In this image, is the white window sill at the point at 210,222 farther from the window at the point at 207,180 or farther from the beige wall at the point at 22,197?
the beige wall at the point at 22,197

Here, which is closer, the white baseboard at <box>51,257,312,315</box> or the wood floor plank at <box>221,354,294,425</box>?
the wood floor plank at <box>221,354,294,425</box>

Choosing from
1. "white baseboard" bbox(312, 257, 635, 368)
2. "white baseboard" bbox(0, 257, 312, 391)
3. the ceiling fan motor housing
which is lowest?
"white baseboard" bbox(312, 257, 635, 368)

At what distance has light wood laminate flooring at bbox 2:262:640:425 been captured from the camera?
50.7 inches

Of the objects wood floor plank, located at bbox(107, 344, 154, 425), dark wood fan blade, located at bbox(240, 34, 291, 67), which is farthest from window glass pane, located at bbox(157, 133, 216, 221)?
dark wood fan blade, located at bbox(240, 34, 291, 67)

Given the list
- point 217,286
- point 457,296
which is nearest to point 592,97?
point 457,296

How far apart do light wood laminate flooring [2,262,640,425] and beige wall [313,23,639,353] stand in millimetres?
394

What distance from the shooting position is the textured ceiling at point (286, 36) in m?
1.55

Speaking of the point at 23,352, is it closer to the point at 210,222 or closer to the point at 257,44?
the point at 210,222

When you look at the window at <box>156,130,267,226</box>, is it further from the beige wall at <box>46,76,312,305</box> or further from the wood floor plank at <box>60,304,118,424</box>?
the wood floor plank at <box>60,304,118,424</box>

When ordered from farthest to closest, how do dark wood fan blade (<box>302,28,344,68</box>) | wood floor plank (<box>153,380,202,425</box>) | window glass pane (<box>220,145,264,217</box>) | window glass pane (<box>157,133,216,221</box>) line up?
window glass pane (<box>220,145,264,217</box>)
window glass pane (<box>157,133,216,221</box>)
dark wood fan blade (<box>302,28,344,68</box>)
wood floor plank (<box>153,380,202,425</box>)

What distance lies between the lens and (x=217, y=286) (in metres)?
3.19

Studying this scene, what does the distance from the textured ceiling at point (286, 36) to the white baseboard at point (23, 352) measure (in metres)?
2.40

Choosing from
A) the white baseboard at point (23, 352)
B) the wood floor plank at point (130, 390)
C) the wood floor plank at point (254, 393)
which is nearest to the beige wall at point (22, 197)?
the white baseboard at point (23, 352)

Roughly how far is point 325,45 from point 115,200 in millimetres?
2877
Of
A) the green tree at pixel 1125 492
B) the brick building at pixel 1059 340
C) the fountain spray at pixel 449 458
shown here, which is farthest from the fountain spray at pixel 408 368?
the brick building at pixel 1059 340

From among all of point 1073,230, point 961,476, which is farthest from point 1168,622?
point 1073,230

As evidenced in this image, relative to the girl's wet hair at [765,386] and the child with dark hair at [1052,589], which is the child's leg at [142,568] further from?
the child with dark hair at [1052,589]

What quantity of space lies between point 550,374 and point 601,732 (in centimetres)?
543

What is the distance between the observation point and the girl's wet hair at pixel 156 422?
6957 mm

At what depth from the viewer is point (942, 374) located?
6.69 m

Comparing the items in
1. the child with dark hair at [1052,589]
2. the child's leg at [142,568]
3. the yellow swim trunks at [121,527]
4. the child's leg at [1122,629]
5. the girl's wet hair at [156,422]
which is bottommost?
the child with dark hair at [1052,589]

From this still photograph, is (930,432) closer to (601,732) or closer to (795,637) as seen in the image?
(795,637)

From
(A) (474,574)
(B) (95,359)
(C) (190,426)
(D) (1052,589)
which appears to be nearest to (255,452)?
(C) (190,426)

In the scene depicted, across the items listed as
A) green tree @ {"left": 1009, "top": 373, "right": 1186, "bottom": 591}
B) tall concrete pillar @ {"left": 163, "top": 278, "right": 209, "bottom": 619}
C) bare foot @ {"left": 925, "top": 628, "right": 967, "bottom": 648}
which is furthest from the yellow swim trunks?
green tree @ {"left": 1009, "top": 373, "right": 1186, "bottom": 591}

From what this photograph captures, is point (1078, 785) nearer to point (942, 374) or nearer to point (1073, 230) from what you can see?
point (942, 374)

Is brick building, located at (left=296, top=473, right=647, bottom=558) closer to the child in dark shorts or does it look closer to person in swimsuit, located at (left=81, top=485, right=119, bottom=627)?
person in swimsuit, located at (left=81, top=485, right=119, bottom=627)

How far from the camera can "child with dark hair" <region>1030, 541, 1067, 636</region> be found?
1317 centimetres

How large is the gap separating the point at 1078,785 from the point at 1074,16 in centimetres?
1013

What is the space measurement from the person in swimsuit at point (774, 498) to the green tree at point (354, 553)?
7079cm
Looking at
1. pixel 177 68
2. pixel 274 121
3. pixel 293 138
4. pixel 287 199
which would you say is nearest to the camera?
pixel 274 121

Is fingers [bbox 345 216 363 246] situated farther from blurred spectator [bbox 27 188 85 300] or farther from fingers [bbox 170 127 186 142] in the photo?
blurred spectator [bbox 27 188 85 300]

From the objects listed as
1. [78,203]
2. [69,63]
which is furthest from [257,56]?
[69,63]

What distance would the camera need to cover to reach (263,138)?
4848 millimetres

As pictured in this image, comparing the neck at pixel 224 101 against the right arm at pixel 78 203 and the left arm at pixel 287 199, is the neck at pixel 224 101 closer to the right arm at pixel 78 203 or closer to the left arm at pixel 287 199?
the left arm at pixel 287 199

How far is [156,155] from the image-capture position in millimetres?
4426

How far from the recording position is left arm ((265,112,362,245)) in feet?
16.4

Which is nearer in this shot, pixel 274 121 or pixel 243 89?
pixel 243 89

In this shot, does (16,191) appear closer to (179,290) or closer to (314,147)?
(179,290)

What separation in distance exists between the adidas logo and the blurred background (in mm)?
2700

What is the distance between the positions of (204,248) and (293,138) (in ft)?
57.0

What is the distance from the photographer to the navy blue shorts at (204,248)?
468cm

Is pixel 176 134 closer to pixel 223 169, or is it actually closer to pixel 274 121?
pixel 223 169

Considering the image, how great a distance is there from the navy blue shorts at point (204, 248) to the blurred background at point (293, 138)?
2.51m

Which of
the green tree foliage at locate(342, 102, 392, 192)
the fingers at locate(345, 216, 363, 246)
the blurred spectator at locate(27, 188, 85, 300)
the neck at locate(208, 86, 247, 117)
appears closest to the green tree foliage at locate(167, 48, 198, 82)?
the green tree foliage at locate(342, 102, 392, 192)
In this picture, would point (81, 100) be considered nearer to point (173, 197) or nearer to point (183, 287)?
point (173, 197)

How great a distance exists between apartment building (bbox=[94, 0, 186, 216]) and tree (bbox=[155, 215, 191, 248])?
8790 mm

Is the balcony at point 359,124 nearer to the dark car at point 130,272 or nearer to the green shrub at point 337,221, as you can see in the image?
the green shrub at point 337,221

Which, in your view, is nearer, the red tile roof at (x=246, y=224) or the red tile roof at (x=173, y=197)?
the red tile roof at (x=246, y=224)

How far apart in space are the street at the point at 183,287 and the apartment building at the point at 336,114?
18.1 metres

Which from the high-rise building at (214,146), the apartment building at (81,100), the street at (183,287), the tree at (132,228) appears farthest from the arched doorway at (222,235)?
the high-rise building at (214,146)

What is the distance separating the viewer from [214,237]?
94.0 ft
* * *
OBJECTIVE:
Rewrite every line from the one containing "Which, in your" through the last line of the entries, both included, as a numbered list, leaving out the blank lines.

FULL ANSWER:
1. Which, in your view, is nearer, the red tile roof at (x=246, y=224) or the red tile roof at (x=173, y=197)?
2. the red tile roof at (x=246, y=224)
3. How far apart in space are the street at the point at 183,287 and the apartment building at the point at 336,114?
4. 18.1 metres
5. Which from the high-rise building at (214,146), the apartment building at (81,100), the street at (183,287), the tree at (132,228) appears farthest from the arched doorway at (222,235)?
6. the high-rise building at (214,146)
7. What is the distance separating the viewer from [214,237]?
8. 94.0 ft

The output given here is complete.